At the end of the day, Gabe shows Erin the movie they will be watching that night, Hardware, which involves a killer robot (calling it a compromise because Erin wanted to watch WALL-E). As he is leaving, Andy casually loans Erin a copy of Shrek 2, saying he thinks she would like it. A deflated Gabe realizes that Erin is far more excited about the movie Andy recommended her than the one he picked out.

==Production==
The episode was written by producer Steve Hely, the first episode he has written for The Office since joining the writing staff in season seven. It was directed by co-executive producer B. J. Novak, the second episode he has directed for the series; he also portrays Ryan Howard on the show. The episode features the first guest appearance of The Office co-creator Ricky Gervais which was revealed on January 19, 2011, that Gervais would reprise his role as David Brent from the original British series in a cameo appearance. The scene was shot months previously, and NBC hoped to keep it a secret, but the news eventually leaked. Gervais appeared in the cold open in the episode, interacting with Michael Scott. He eventually reappeared in the seventh season finale, "Search Committee".

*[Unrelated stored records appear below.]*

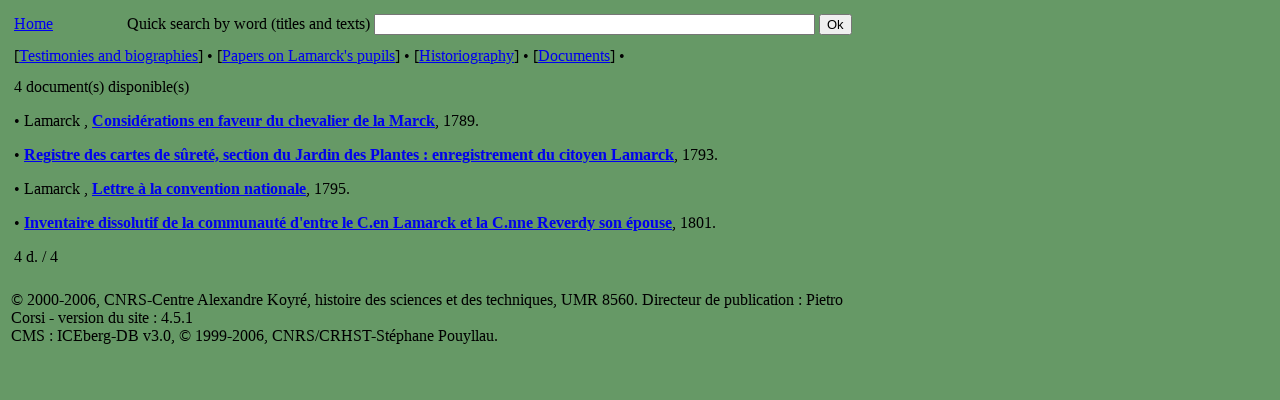

--- FILE ---
content_type: text/html; charset=iso-8859-1
request_url: https://redi.imss.fi.it/lamarck/ice/ice_book_list.php?lang=en&type=text&bdd=lamarck&table=bio_lamarck&typeofbookId=7&num=0
body_size: 4831
content:

<!DOCTYPE html PUBLIC "-//W3C//DTD XHTML 1.0 Transitional//EN" "http://www.w3.org/TR/xhtml1/DTD/xhtml1-transitional.dtd">
<html xmlns="http://www.w3.org/1999/xhtml">
<head>
	<!-- ICEBERG : all ICEBERG producs are (c) CNRS, Stï¿½hane POUYLLAU, ICEBERG is an trademark from CNRS, author : Stï¿½hane POUYLLAU, CNRS Ingineer, pouyllau@ivry.cnrs.fr -->
	<link rel="shortcut icon" type="image/ico" href="../favicon.ico" />
	<meta name="author" content="Pietro Corsi, Delphine Usal, St&eacute;phane Pouyllau, Vincent Leguy, Rapha&euml;l Bange" />
	<meta name="copyright" content="2004" />
	<meta name="keywords" content="ICE, ICE3" />
	<meta name="description" content="ICE : gestion de corpus scientifique" />
	<meta http-equiv="Content-Type" content="text/html; charset=iso-8859-1" />	
	<link href="http://redi.imss.fi.it/lamarck/ice/css/style_web.css" rel="stylesheet" type="text/css" />
	<link rel="schema.DC" href="http://purl.org/DC/elements/1.0/">
	<META NAME="DC.Title" CONTENT="Lamarck : &OElig;uvres compl&egrave;te">
	<META NAME="DC.Author" CONTENT="Pietro Corsi, Delphine Usal, St&eacute;phane Pouyllau, Vincent Leguy, Rapha&euml;l Bange">
<title>Jean-Baptiste Lamarck (1744-1829) : Works and Heritage, online corpus</title>
</head>
<body bgcolor="#669966">
<form action="http://redi.imss.fi.it/lamarck/ice/ice_search.php" method="get">
<input type="hidden" name="lang" value="en" />
<input type="hidden" name="type" value="text" />
<input type="hidden" name="bdd" value="lamarck" />
<input type="hidden" name="table" value="bio_lamarck" />
<input type="hidden" name="typeofbookId" value="7" />
<input type="hidden" name="num" value="0" />
<table width="850" cellpadding="5" cellspacing="1" border="0">
<tr>
	<td align="left" class="tdf">
	<a href="../index.php?lang=en">Home</a>
	</td>
	<td class="tdf" align="right">Quick search by word (titles and texts)
		<input type="text" name="q1" size="53" maxlength="53" />
		<input type="submit" value="Ok" />
		
	</td>
</tr>
</table>
</form>

<table width="850" cellpadding="5" cellspacing="1" border="0">
<tr>
	<td class="tdf">[<a href="/lamarck/ice/ice_book_list.php?lang=en&type=text&bdd=lamarck&table=bio_lamarck&typeofbookId=1&num=0">Testimonies and biographies</a>] &#8226 [<a href="/lamarck/ice/ice_book_list.php?lang=en&type=text&bdd=lamarck&table=bio_lamarck&typeofbookId=4&num=0">Papers on Lamarck's pupils</a>] &#8226 [<a href="/lamarck/ice/ice_book_list.php?lang=en&type=text&bdd=lamarck&table=bio_lamarck&typeofbookId=5&num=0">Historiography</a>] &#8226 [<a href="/lamarck/ice/ice_book_list.php?lang=en&type=text&bdd=lamarck&table=bio_lamarck&typeofbookId=7&num=0">Documents</a>] &#8226 
	</td>
<tr>
</table>
<table width="850" cellpadding="5" cellspacing="1" border="0">
<tr>
	<td class="tdf"><div>4 document(s) disponible(s)</div><p>&#8226; Lamarck , <a href="ice_book_detail.php?lang=en&type=text&bdd=lamarck&table=bio_lamarck&bookId=19&typeofbookId=7&num=0" id="19"><b>Considérations en faveur du chevalier de la Marck</b></a>, 1789.</p><p>&#8226; <a href="ice_book_detail.php?lang=en&type=text&bdd=lamarck&table=bio_lamarck&bookId=11&typeofbookId=7&num=0" id="11"><b>Registre des cartes de sûreté, section du Jardin des Plantes : enregistrement du citoyen Lamarck</b></a>, 1793.</p><p>&#8226; Lamarck , <a href="ice_book_detail.php?lang=en&type=text&bdd=lamarck&table=bio_lamarck&bookId=20&typeofbookId=7&num=0" id="20"><b>Lettre à la convention nationale</b></a>, 1795.</p><p>&#8226; <a href="ice_book_detail.php?lang=en&type=text&bdd=lamarck&table=bio_lamarck&bookId=12&typeofbookId=7&num=0" id="12"><b>Inventaire dissolutif de la communauté d'entre le C.en Lamarck et la C.nne Reverdy son épouse</b></a>, 1801.</p>4 d. / 4</td>
</tr>
</table>

<table width="850">
<tr><td class="tdi"><p class="small">&copy; 2000-2006, CNRS-Centre Alexandre Koyr&eacute;, histoire des sciences et des techniques, UMR 8560.
Directeur de publication : Pietro Corsi - version du site : 4.5.1<br />
CMS : ICEberg-DB v3.0, &copy; 1999-2006, CNRS/CRHST-St&eacute;phane Pouyllau.<br />
</p></td></tr>
</table><script src="http://www.google-analytics.com/urchin.js" type="text/javascript">
</script>
<script type="text/javascript">
_uacct = "UA-1978002-6";
urchinTracker();
</script>

<!-- ICEBERG : all ICEBERG producs are (c) CNRS, Stï¿½hane POUYLLAU, ICEBERG is an trademark from CNRS, author : Stï¿½hane POUYLLAU, CNRS Ingineer, pouyllau@ivry.cnrs.fr -->
<!-- ICEBERG : all ICEBERG producs are (c) CNRS, Stï¿½hane POUYLLAU, ICEBERG is an trademark from CNRS, author : Stï¿½hane POUYLLAU, CNRS Ingineer, pouyllau@ivry.cnrs.fr -->
<!-- ICEBERG : all ICEBERG producs are (c) CNRS, Stï¿½hane POUYLLAU, ICEBERG is an trademark from CNRS, author : Stï¿½hane POUYLLAU, CNRS Ingineer, pouyllau@ivry.cnrs.fr -->
</body>
</html>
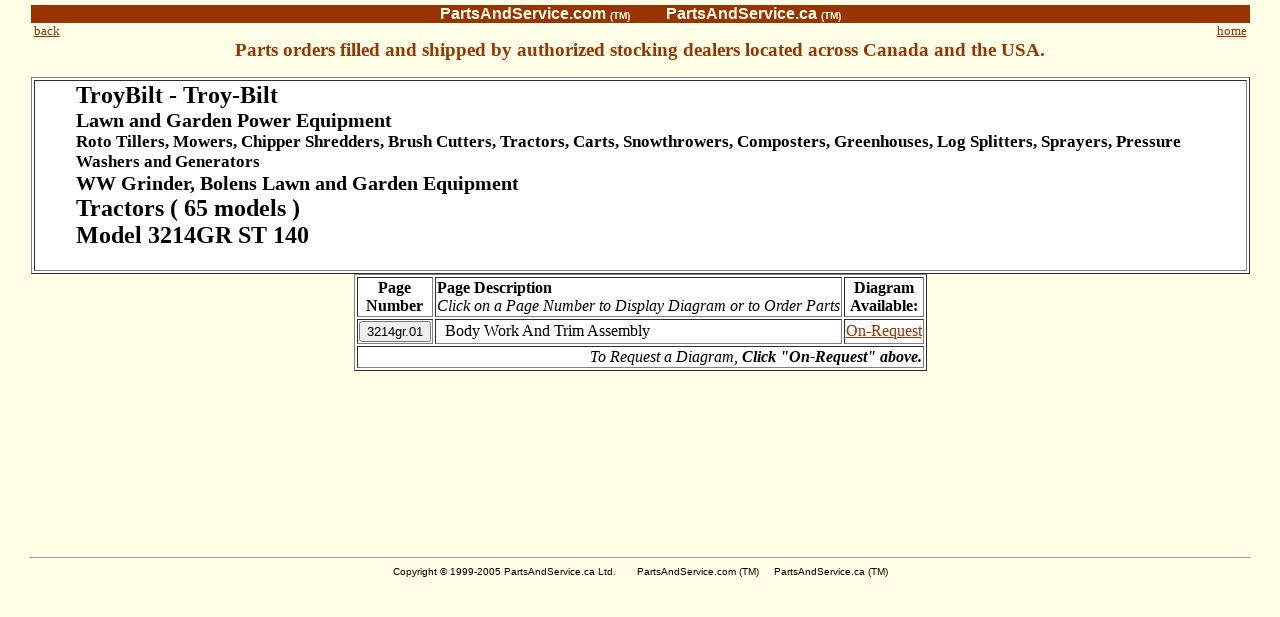

--- FILE ---
content_type: text/html
request_url: http://partsandservice.com/html/TroyBilt/tr/tr3214gr.html
body_size: 1300
content:
<html><head>
<title>TroyBilt tr Parts Diagram Index for 3214GR ST 140</title>
<meta name=''description'' content=''online repair parts lookup and ordering, , Lawn and Garden Power Equipment , Roto Tillers, Mowers, Chipper Shredders, Brush Cutters, Tractors, Carts, Snowthrowers, Composters, Greenhouses, Log Splitters, Sprayers, Pressure Washers and Generators''>
<meta name=''keywords'' content=''TroyBilt, online parts diagrams, online illustrated parts lists, service parts, illustrated parts breakdowns, replacement parts, Tractors, Model 3214GR ST 140, Troy-Bilt, , WW Grinder, Bolens Lawn and Garden Equipment ''>

    <!-- Copyright (c) 1999-2005 PartsAndService.ca Ltd. --> 
    </head>
<body bgcolor=#ffffe8 link=#993300 vlink=#ff6600 alink=#009900 topmargin=5 leftmargin=5>
<center><table border=0 cellpadding=0 cellspacing=0 width=96% align=center><tr>
    <td bgcolor=#993300 height=10 align=center colspan=2>
    <font face=arial,helvetica size=3 color=#ffffe8>
    <b>PartsAndService.com <font size=1>(TM)</font> &nbsp; &nbsp; &nbsp; &nbsp;
    PartsAndService.ca <font size=1>(TM)</font></b></td>
    </tr><tr>
    <td align=left><small>&nbsp;<a href="./">back</a></small>
    </td><td align=right><small><a href="/">home</a>&nbsp;</small></td>
    </tr></table></center>
    <!-- v304 -->
    <center><big><b><font color="#993300">
    <nobr>Parts orders filled and shipped by authorized stocking dealers</nobr>
    <nobr>located across Canada and the USA.</nobr>
    </b></big></font><small><br>&nbsp;</small></center>
<center><table border=1 width=96% bgcolor=#ffffff><tr>
      <td colspan=2><ul><h2>TroyBilt - Troy-Bilt<br><small>Lawn and Garden Power Equipment </small><br><small><small>Roto Tillers, Mowers, Chipper Shredders, Brush Cutters, Tractors, Carts, Snowthrowers, Composters, Greenhouses, Log Splitters, Sprayers, Pressure Washers and Generators</small></small><br><small>WW Grinder, Bolens Lawn and Garden Equipment </small>
<br>Tractors ( 65 models )<br>Model 3214GR ST 140</h2></ul>
      </tr></table></tr></table></center>
<form action="../../../bin/ipl.cgi" method=post>
<input type=hidden name="_catagory_" value="tr">
<input type=hidden name="_page_selected_" value="Select Page">
<input type=hidden name="_pline_" value="TroyBilt">
<input type=hidden name="_model_" value="tr3214gr">
<input type=hidden name="_model_desc_" value="3214GR ST 140">
<input type=hidden name="_catagory_desc_" value="Tractors ( 65 models )">
<center><table border=1 bgcolor=#ffffff>
      <tr><th>Page<br>Number</th>
      <td><b>Page Description</b><br><i>Click on a Page Number to Display Diagram or to Order Parts</i></td>
      <th>Diagram<br>Available:</th></tr><tr><td align=center><input type=submit name="_page_" value="3214gr.01"></td><td> &nbsp; Body Work And Trim Assembly</td><td align=center><a href="mailto:ipl@partsandservice.com?subject=ipl_request TroyBilt tr tr3214gr 3214gr.01 html">On-Request</a></td></tr>
<tr><td colspan=3 align=right>
    <i>To Request a Diagram, <b>Click "On-Request" above.</b></i></td></tr></table></center>
</form> <p>&nbsp;<p>&nbsp;<p>&nbsp;<p>&nbsp;<p>&nbsp;
    <hr width=96% size=1><center><font face=arial,helvetica size=1>
    Copyright &copy; 1999-2005 PartsAndService.ca Ltd. &nbsp; &nbsp; &nbsp;
    PartsAndService.com (TM) &nbsp; &nbsp; PartsAndService.ca (TM)</font></center>
    </body></html>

The official website for The Office included four cut scenes from "The Seminar" within a week of its release. In the first 41-second clip, Stanley reveals his selling technique while Andy reveals why he cannot close sales. In the second 56-second clip, Michael gives more answers to Holly on his Greek character. In the third 39-second clip, Creed reveals that the idea of Chuck E. Cheese's was supposedly taken from him. In the fourth 108-second clip, Dwight, Stanley and Phyllis try to convince Michael to make Andy let them close the seminar.

==Reception==
===Ratings===
In its original American broadcast on January 27, 2011, "The Seminar" was viewed by an estimated 7.93 million viewers and received a 4.0 rating/11% share among adults between the ages of 18 and 49 according to the Nielsen Media Research. This means that it was seen by 4.0% of all 18- to 49-year-olds, and 11% of all 18- to 49-year-olds watching television at the time of the broadcast. It marked an eleven percent decrease from the previous episode, Ultimatum. The episode ranked first in its timeslot beating the Fox series Bones which received a 3.9 rating/10% share in the 18–49 demographic, a rerun of the CBS crime drama CSI: Crime Scene Investigation which received a 2.1 rating/6% share, a rerun of the ABC medical drama, Grey's Anatomy which received 1.5 rating/4% share and Nikita which received a 1.1 rating/3% share.

===Reviews===
The episode received mostly positive reviews from critics. HitFix writer Alan Sepinwall said the episode was "uneven but often funny, and a nice showcase for the supporting cast." James Poniewozik of Time praised the cold opening with Ricky Gervais, writing, "In barely over a minute, it showed us the commonalities between the two characters: how they've each created a world in which they are 'performers' whose cutting-edge comedy is often unappreciated". Despite this, "The Seminar" was voted the second lowest-rated episode out of 24 from the seventh season, according to an episode poll at the fansite OfficeTally.